_Textauszug_
Feuertopf und kalte Suppe

So vielseitig Bulgarien ist, so bunt sieht es auch auf seinen Tischen aus. Oft schmoren oder kochen viele gute Sachen – stets langsam – zusammen im selben Topf

  • Carsten Heinke
  • Lesedauer: 6 Min.

Der Goldstrand an der Schwarzmeerküste war für die Menschen in der DDR so nah und fern wie Costa Brava oder Côte d’Azur für ihre Westverwandten – ein Urlaubstraumziel, das erreichbar war. Mehr Süden und Exotik als Warna, Nessebar und Burgas ging kaum.

_Datensätze_
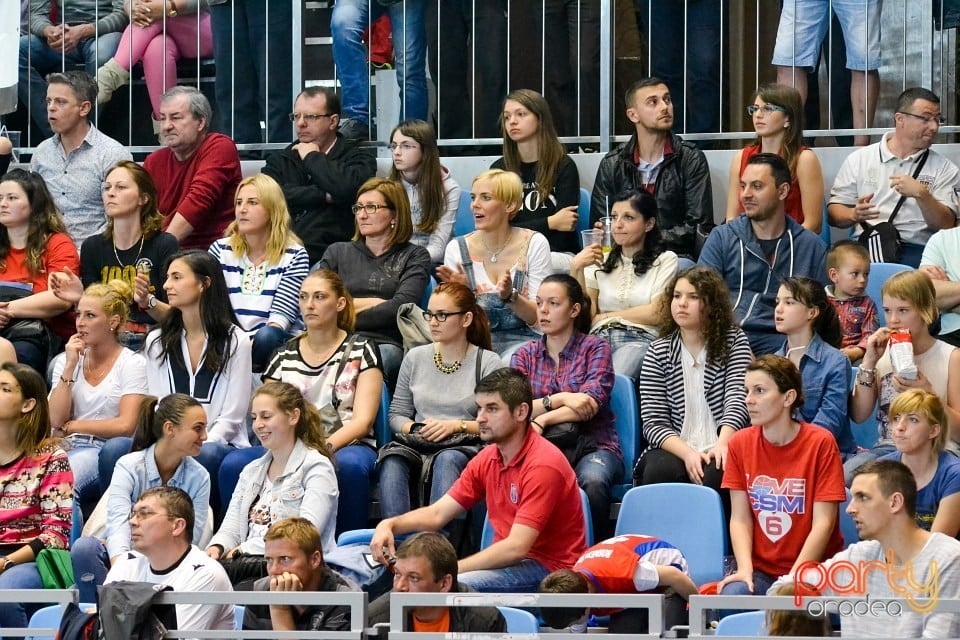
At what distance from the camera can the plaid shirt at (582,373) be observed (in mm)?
6781

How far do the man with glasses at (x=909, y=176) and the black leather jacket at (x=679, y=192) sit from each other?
26.7 inches

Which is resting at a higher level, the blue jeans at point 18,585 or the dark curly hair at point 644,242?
Result: the dark curly hair at point 644,242

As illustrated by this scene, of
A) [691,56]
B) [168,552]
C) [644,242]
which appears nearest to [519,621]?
[168,552]

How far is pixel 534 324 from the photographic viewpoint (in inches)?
297

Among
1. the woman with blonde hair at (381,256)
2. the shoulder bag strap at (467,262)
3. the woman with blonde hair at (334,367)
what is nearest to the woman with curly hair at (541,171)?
the shoulder bag strap at (467,262)

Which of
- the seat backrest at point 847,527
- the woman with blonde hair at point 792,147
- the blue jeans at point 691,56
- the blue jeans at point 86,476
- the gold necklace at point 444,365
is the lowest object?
the seat backrest at point 847,527

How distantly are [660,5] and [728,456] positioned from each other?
362 cm

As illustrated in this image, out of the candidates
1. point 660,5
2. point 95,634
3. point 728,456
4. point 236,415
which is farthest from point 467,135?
point 95,634

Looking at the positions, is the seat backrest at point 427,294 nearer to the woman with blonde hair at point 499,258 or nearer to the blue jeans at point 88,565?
the woman with blonde hair at point 499,258

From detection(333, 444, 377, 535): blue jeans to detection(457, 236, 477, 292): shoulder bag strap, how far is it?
1.34 metres

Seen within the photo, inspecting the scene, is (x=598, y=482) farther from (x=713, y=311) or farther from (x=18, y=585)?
(x=18, y=585)

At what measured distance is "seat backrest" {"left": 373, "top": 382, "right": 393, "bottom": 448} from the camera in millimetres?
7096

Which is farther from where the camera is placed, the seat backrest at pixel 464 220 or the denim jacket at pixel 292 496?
the seat backrest at pixel 464 220

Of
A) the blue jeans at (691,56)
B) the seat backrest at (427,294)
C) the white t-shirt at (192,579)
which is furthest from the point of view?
the blue jeans at (691,56)
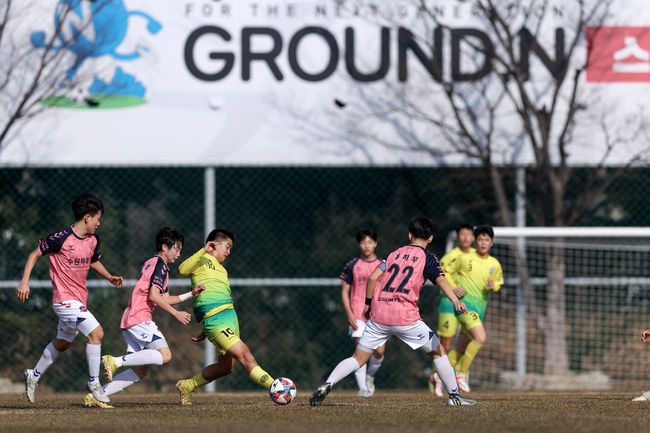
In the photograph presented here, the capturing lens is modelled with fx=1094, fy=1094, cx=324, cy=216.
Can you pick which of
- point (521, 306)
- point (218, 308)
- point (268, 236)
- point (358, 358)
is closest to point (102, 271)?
point (218, 308)

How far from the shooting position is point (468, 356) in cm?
1200

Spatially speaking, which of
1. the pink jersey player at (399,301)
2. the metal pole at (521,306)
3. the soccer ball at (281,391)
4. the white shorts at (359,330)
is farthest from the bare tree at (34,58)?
the pink jersey player at (399,301)

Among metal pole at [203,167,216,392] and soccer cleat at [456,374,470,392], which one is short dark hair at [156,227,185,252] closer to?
soccer cleat at [456,374,470,392]

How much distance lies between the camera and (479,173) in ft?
A: 53.6

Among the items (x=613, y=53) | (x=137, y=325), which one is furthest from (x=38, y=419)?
(x=613, y=53)

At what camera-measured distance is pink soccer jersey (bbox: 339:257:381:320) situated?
40.4 feet

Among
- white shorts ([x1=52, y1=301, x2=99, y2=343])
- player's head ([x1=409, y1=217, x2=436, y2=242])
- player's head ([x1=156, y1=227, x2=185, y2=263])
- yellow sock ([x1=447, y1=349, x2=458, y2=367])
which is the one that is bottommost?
yellow sock ([x1=447, y1=349, x2=458, y2=367])

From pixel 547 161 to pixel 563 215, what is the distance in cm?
85

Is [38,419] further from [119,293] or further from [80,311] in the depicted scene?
[119,293]

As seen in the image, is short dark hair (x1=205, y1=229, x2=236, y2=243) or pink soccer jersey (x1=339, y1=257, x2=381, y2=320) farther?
pink soccer jersey (x1=339, y1=257, x2=381, y2=320)

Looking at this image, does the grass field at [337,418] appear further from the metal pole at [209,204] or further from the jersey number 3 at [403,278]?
the metal pole at [209,204]

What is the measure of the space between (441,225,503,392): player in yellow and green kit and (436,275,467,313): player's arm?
308 cm

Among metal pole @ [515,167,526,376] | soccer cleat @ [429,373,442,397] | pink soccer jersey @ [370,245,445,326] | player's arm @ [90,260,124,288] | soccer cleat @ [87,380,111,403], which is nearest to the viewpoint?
pink soccer jersey @ [370,245,445,326]

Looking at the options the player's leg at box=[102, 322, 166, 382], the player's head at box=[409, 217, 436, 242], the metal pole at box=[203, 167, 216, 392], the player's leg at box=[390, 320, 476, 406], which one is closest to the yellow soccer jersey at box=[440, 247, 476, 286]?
the player's leg at box=[390, 320, 476, 406]
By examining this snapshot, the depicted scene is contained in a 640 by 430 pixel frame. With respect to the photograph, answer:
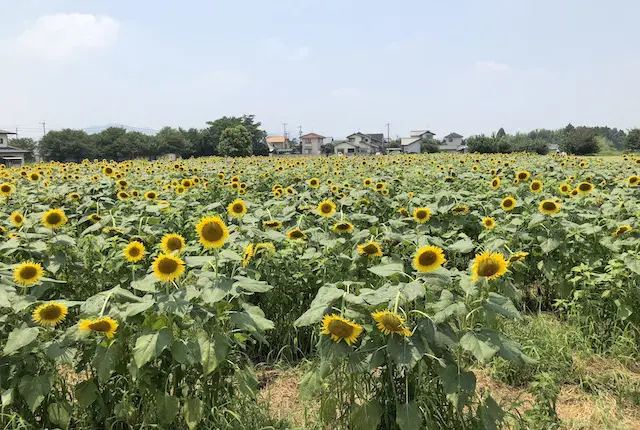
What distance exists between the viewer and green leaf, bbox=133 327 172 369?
1789 mm

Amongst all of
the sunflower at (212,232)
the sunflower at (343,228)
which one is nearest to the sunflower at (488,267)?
the sunflower at (212,232)

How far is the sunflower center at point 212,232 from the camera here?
2.25 m

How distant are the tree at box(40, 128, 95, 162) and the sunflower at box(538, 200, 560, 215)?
6385 centimetres

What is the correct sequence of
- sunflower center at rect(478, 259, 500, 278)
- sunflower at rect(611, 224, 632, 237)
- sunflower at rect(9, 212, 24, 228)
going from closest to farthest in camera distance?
sunflower center at rect(478, 259, 500, 278), sunflower at rect(9, 212, 24, 228), sunflower at rect(611, 224, 632, 237)

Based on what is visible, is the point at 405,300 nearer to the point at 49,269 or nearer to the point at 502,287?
the point at 502,287

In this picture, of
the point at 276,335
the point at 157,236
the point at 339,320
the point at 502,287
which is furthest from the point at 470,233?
the point at 339,320

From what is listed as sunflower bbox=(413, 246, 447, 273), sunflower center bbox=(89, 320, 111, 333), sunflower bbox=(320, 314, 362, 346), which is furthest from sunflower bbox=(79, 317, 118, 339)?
sunflower bbox=(413, 246, 447, 273)

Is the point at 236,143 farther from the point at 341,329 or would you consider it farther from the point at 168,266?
the point at 341,329

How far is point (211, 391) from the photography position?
2199mm

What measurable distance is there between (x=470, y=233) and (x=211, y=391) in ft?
12.3

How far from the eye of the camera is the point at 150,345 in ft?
5.99

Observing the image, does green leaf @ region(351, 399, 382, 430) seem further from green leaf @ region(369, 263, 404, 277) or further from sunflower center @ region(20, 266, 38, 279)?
sunflower center @ region(20, 266, 38, 279)

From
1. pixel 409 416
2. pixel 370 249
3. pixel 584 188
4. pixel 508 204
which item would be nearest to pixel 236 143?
pixel 584 188

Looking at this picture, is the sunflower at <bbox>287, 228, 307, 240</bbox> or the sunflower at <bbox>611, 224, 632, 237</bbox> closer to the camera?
the sunflower at <bbox>611, 224, 632, 237</bbox>
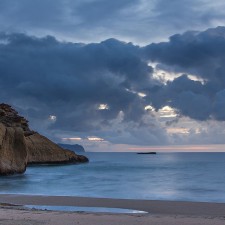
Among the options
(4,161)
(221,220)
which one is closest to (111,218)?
(221,220)

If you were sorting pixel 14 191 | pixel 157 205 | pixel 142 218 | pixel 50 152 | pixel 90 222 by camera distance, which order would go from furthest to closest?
pixel 50 152 → pixel 14 191 → pixel 157 205 → pixel 142 218 → pixel 90 222

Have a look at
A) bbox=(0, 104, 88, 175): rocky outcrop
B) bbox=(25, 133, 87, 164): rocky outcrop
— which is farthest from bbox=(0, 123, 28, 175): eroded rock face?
bbox=(25, 133, 87, 164): rocky outcrop

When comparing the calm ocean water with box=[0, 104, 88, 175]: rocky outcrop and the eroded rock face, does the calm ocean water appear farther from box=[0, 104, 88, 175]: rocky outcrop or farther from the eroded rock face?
box=[0, 104, 88, 175]: rocky outcrop

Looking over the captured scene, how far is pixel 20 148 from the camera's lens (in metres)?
57.5

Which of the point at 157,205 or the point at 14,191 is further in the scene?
the point at 14,191

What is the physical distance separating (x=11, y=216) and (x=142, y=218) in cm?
566

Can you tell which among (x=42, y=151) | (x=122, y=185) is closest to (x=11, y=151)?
(x=122, y=185)

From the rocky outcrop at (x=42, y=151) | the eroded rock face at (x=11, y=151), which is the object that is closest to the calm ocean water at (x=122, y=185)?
the eroded rock face at (x=11, y=151)

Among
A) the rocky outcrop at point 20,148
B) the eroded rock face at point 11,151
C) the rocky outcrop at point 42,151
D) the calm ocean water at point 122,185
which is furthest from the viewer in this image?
the rocky outcrop at point 42,151

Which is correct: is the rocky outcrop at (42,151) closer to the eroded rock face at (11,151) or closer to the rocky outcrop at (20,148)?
the rocky outcrop at (20,148)

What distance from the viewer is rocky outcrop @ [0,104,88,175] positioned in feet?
181

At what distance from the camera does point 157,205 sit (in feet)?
93.5

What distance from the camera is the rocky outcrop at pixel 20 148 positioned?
55.3 metres

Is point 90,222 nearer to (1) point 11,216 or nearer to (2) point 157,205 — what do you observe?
(1) point 11,216
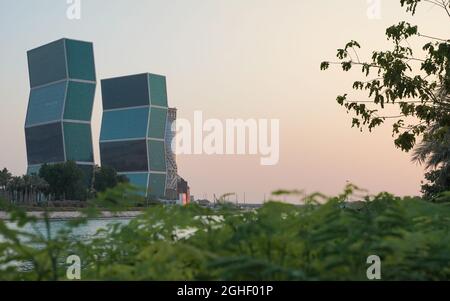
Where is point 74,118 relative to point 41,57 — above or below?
below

_Aufgaben_
(1) Prüfe, ob die folgenden Aussagen mit dem Textauszug übereinstimmen. Antworte jeweils mit Ja oder Nein und zitiere die entscheidenden Wörter aus dem Textauszug wörtlich.
(a) In Bulgarien wird oft vieles zusammen in einem Topf gegart, und zwar rasch.
(b) Für die Menschen in der DDR war der Goldstrand ein erreichbares Urlaubsziel.
(c) Der Goldstrand liegt an der Adriaküste.
(2) Knüpfe an den letzten Satz des Textauszugs an und schreibe ihn weiter.

_Lösungen_
(1)
(a) Nein: „stets langsam“
(b) Ja: „ein Urlaubstraumziel, das erreichbar war“
(c) Nein: „Der Goldstrand an der Schwarzmeerküste“

(2)
Seit sich die Auswahl der Reiseziele so arg vergrößert hat, geriet das schöne Land, wo Aprikosen und Melonen wachsen, für viele Ostdeutsche ein bisschen in Vergessenheit. Woran sich jeder, der mal dort war, sicher gut erinnern kann, sind Bulgariens Gastfreundschaft und seine reiche Esskultur, in der sich Balkan, Orient, wie Mediterraneum treffen und vortrefflich miteinander harmonieren.

Deshalb im Folgenden ein paar Gedächtnisstützen – oder, für Bulgarien-Unerfahrene, Tipps zum Kulinarik-Trip durch eine wahrhaft kunterbunte Landesküche.

Früh: Frisch losgekrümelt!

Was den Deutschen ihre Semmeln, Wecken oder Schrippen sind, bedeutet Banitsa für die Bulgaren. Das wohl typischste Gebäck des Balkanlandes ist meistens herzhaft, selten süß. In jedem Falle ist es immer eine wunderbare Krümelei, die man natürlich mit den Fingern isst. Hergestellt wird Banitsa aus hauchdünnem Strudelteig – also ohne Hefe wie beim etwas robusteren Blätterteig – und dem weißen Salzlakenkäse Sirene. Eine dafür ebenso beliebte Zutat ist Spinat.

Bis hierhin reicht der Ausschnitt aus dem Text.